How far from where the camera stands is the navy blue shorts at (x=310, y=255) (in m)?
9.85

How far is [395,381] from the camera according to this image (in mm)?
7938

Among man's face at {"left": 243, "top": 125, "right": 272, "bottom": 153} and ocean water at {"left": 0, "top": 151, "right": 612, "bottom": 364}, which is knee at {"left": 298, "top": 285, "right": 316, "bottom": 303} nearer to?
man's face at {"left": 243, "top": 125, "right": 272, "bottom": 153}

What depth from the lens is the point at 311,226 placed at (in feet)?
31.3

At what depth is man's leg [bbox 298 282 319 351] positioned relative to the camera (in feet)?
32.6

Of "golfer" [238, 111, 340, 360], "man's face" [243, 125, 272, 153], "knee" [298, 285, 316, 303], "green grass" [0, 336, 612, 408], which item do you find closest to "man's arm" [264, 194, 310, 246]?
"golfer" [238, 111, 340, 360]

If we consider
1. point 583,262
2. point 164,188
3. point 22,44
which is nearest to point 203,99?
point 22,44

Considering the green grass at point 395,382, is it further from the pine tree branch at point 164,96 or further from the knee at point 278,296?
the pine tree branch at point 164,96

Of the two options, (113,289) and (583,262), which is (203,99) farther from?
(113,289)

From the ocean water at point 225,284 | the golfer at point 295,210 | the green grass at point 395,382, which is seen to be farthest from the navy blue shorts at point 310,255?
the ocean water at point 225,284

• • • • • • •

• **Instructions for the task**: Copy all of the material above word for word, keeping every line in its original order.

• **In response**:
How far from where the camera stands is the navy blue shorts at (x=310, y=255) (in m)?
9.85

How far is [395,381] from the camera according to this image (in mm)?
7938

Among man's face at {"left": 243, "top": 125, "right": 272, "bottom": 153} and ocean water at {"left": 0, "top": 151, "right": 612, "bottom": 364}, which is knee at {"left": 298, "top": 285, "right": 316, "bottom": 303} nearer to?
man's face at {"left": 243, "top": 125, "right": 272, "bottom": 153}

What depth from the lens is the point at 311,226 placed at (in feet)?
31.3

At what depth is man's leg [bbox 298 282 319 351] positioned relative to the camera (in feet)?
32.6

Of "golfer" [238, 111, 340, 360], "man's face" [243, 125, 272, 153], "knee" [298, 285, 316, 303], "green grass" [0, 336, 612, 408], which item do you find closest to "man's arm" [264, 194, 310, 246]?
"golfer" [238, 111, 340, 360]

If we consider
1. point 583,262
2. point 164,188
3. point 22,44
which is nearest to point 203,99?
point 22,44

Considering the green grass at point 395,382, is it further from the pine tree branch at point 164,96 or further from the knee at point 278,296?
the pine tree branch at point 164,96

Of the two options, (113,289) and (583,262), which is (203,99) farther from?
(113,289)

From the ocean water at point 225,284 | the golfer at point 295,210 | the green grass at point 395,382, which is seen to be farthest from the navy blue shorts at point 310,255?
the ocean water at point 225,284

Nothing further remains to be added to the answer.